> WHAT THE EXERCISE ASKS: Reproduce the rows below word for word, starting at the line with "How far away" and continuing through the end of the rows. Omit the pictures.

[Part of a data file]

>> start

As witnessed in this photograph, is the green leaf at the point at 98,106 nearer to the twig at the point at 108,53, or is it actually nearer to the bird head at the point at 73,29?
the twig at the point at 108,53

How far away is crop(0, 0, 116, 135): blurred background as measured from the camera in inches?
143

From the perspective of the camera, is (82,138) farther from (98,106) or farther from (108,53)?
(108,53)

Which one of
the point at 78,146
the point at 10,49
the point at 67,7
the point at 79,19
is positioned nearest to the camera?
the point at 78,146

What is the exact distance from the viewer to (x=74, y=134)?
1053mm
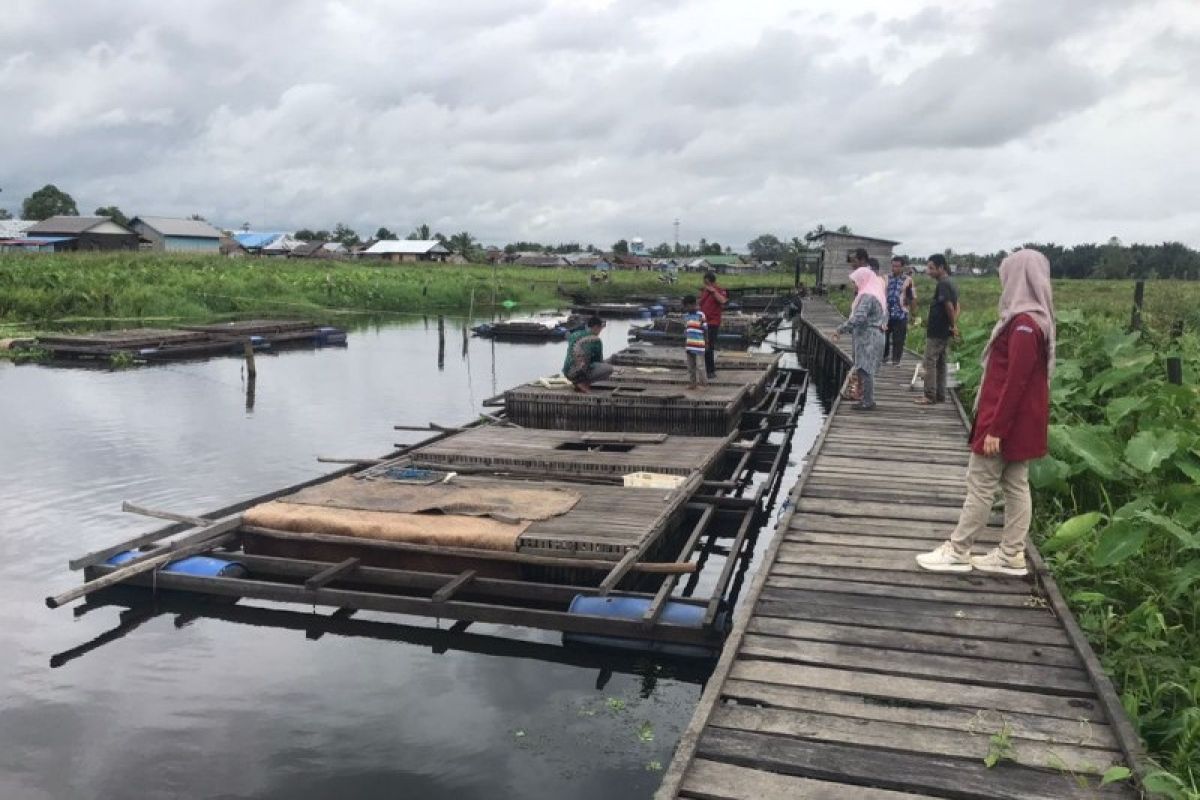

>> end

> COMPLETE ANSWER:
How far away is crop(0, 0, 116, 135): blurred background as measured from the camera in inches?
143

From the perspective of the camera, is (82,138) farther from (98,106) or farther from (108,53)?
(108,53)

Which one of
the point at 78,146
the point at 10,49
the point at 67,7
the point at 79,19
is positioned nearest to the camera?
the point at 78,146

What is the exact distance from the viewer to (x=74, y=134)?
1053mm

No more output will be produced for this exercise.